Postdoctoral fellow Washington University in St. Louis St. Louis, MO, US
Introduction: The use of regional anesthesia for minimally invasive lumbar spinal surgery has gained interest as a method to mitigate the risks associated with general anesthesia, particularly in patients with cardio-pulmonary comorbidities. However, the cost implications of this technique compared to traditional spinal laminectomy under general anesthesia remain unexplored. This study aims to compare the operative and total admission costs of awake spinal lumbar laminectomy with those of standard spinal lumbar laminectomy performed under general anesthesia
Methods: Our study included patients undergoing single-level laminectomy at the L3-L4 or L4-L5 vertebral levels using an awake spinal anesthesia protocol. Candidates for the awake procedure were pre-screened for psychological suitability, focusing on anxiety and claustrophobia levels. We evaluated direct operating room costs, total admission costs, and perioperative outcomes including in-room time, procedural duration, blood loss, and length of stay (LOS). Data were analyzed using t-tests, comparing 1-level L3-L4 or L4-L5 laminectomy patients under general anesthesia.
Results: Nine awake and eight non-awake patients were compared. Charlson Comorbidity Index scores were similar (awake: 5.67 ± 2.39; non-awake: 3.63 ± 2.66). No conversions to general anesthesia or intraoperative complications occurred. Awake procedures had shorter procedural times (50.89 ± 15 min vs. 78.75 ± 11.4 min; p < 0.001). LOS was slightly shorter for awake surgeries (30.8 ± 27.6 hours vs. 42.5 ± 37.2 hours). Costs were comparable: awake surgeries averaged $8,622.45 ± $1,480 in OR costs and $12,389.97 ± $6,271 in total, while non-awake surgeries cost $8,949.62 ± $1,442.47 in the OR and $12,091 ± $4,571 in total. None of these differences were statistically significant.
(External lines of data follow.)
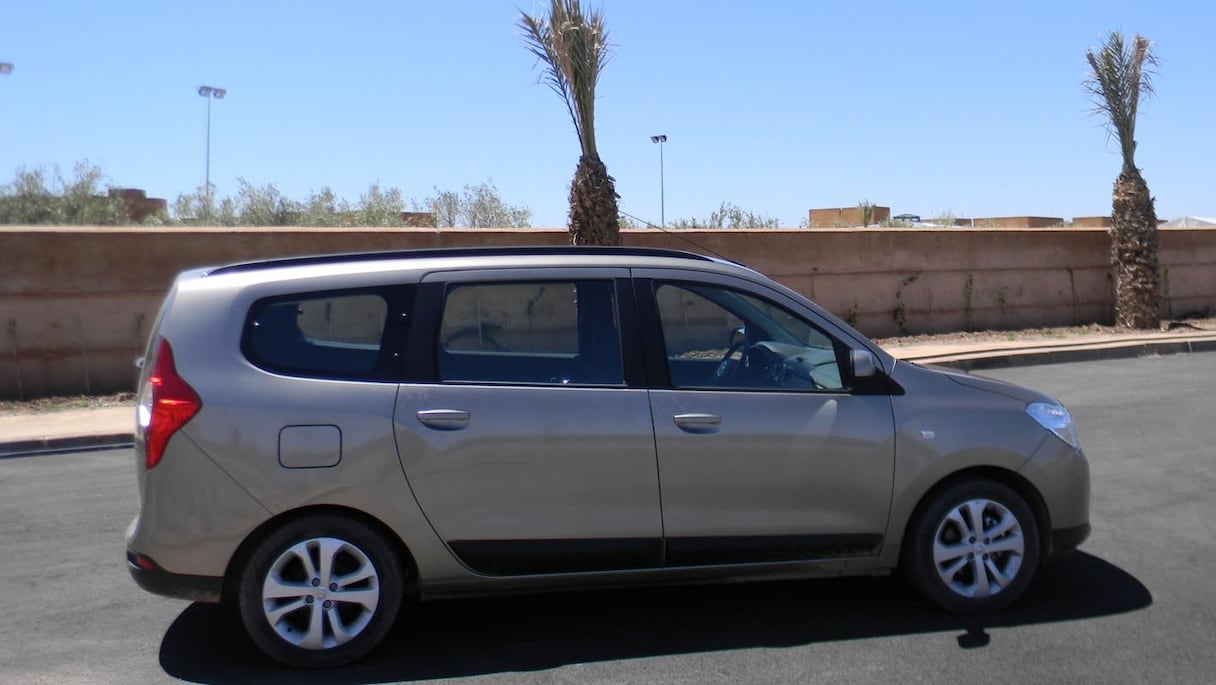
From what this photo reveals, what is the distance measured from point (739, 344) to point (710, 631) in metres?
1.37

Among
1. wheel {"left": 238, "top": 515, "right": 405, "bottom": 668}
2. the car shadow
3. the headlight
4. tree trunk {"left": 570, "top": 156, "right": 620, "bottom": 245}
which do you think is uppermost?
tree trunk {"left": 570, "top": 156, "right": 620, "bottom": 245}

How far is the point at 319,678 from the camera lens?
16.1ft

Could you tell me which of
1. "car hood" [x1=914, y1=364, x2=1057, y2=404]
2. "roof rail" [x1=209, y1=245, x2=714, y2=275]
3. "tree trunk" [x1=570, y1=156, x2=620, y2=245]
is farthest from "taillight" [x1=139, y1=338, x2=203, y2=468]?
"tree trunk" [x1=570, y1=156, x2=620, y2=245]

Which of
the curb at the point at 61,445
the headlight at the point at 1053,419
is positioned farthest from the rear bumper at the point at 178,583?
the curb at the point at 61,445

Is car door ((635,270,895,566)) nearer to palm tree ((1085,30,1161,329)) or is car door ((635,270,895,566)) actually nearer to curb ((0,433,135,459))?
curb ((0,433,135,459))

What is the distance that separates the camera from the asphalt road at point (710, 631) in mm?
4910

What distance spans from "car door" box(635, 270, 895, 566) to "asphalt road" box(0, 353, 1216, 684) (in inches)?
17.5

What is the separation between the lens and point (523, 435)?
5.06 m

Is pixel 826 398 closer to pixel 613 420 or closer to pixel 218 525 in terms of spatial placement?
pixel 613 420

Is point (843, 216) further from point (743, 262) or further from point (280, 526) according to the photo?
point (280, 526)

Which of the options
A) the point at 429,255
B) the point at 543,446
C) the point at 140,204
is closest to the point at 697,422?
the point at 543,446

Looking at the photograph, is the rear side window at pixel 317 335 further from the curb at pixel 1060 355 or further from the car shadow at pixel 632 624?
the curb at pixel 1060 355

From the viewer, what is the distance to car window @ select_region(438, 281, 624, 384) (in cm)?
519

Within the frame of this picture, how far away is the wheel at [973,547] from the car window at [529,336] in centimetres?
164
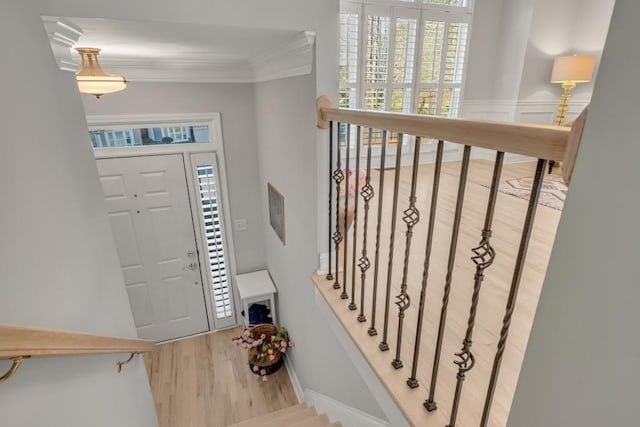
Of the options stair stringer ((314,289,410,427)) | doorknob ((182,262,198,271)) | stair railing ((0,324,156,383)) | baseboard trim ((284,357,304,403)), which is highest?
stair railing ((0,324,156,383))

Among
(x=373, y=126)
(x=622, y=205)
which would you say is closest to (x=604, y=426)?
(x=622, y=205)

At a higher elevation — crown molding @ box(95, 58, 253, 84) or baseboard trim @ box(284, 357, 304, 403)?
crown molding @ box(95, 58, 253, 84)

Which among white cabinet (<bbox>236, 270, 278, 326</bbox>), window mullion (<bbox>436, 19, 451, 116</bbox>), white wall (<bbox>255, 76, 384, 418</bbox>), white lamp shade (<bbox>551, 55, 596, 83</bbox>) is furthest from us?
window mullion (<bbox>436, 19, 451, 116</bbox>)

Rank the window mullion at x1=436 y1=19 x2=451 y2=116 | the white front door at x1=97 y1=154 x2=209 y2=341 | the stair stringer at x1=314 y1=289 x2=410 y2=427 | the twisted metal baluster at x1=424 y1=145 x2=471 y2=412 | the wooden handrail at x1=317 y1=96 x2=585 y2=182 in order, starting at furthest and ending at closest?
the window mullion at x1=436 y1=19 x2=451 y2=116, the white front door at x1=97 y1=154 x2=209 y2=341, the stair stringer at x1=314 y1=289 x2=410 y2=427, the twisted metal baluster at x1=424 y1=145 x2=471 y2=412, the wooden handrail at x1=317 y1=96 x2=585 y2=182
Conclusion : Awake and non-awake single-level laminectomy procedures present similar cost profiles during hospital admission. Differences were observed in procedural time but not in operative cost, suggesting that potential financial benefits of awake spinal surgery may lie in the prevention of cardio-pulmonary complications rather than direct surgical cost savings.